**Challenges:**
• a. Answer these questions about the BSON passage below, one answer a line:
(i) Which format does the linked page refer to, according to the passage?
(ii) What three parts make up a binary object in the BSON spec, in order?
(iii) What length number appears in the wire format shown for the bytes "Hello\x00World"?
• b. Pick up the BSON passage below after its final sentence and keep writing.

** Begin Text **

Only at the point where you chose to display them on your console or through some other "display" format. The native format that crosses the wire in BSON format won't have this issue.

If you choose not to display the contents to your terminal or debugger, it will never have been encoded to base64 or any other format.

Point of Correction

which led me to find this about BSON data types.

Which clearly tells us the payload will be base64!

The linked page is referring to MongoDB Extended JSON, not the wire BSON format.

It is true that Extended JSON encodes the binary to base64, that is not true about bson itself.

As below, the only time your driver will pass the data through the extended JSON conversion is at the moment you ask it to display the contents to you via a print or debug

Details

BSON's Spec (the internal mongodb serialization format) binaries are native byte format.

The relevant portion of the spec:

binary  ::=     int32 subtype (byte*)

indicates that a binary object is

  1. length of the byte*,
  2. followed by a 1-byte subtype
  3. followed by the raw bytes

in the case of the bytes "Hello\x00World" which includes a null byte right in the middle

the "wire format" would be

[11] [0x00] [Hello\x00World]

notice, stack overflow, like virtually every driver or display terminal struggles with the embedded null byte, as would just about every display terminal unless the system made evident that the null byte is actually included in the bytes to be displayed.

meaning the integer (packed into a 32bit byte) followed by 1byte subtype, followed by the literal bytes is what will actually cross the wire.

** End Text **
** Begin Source material **

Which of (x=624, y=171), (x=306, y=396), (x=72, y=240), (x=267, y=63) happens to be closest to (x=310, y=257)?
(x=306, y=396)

** End Source material **

**Results in order:**
• a.
(i) MongoDB Extended JSON
(ii) The length of the byte*, then a 1-byte subtype, then the raw bytes
(iii) 11

• b.
As you pointed out, most languages would have immense trouble rendering this onscreen to a user.

Extended JSON is the specification that involves the most appropriate way to render non-displayable data into drivers.

Object IDs aren't just bytes, they're objects that can represent timestamps.

Timestamps aren't just numbers, they can represent timezones and be converted to display against the user timezone.

Binaries aren't always text, may have problematic bytes in there, and the easiest way to not bork up your terminal/gui/debugger is to simply encode them away in some ASCII format like base64.

Keep in Mind

bson.Binary and GridFS are not really supposed to be displayed/printed/written in their wire format. The wire format exists for the transfer layer.

To ease with debugging and print statements, most drivers implement a easily "displayable" format that yanks the native BSON format through the Extended JSON spec.

If you simply choose not to display/encode as extend JSON/debug/print, the binary bytes will never actually be base64 encoded by the driver.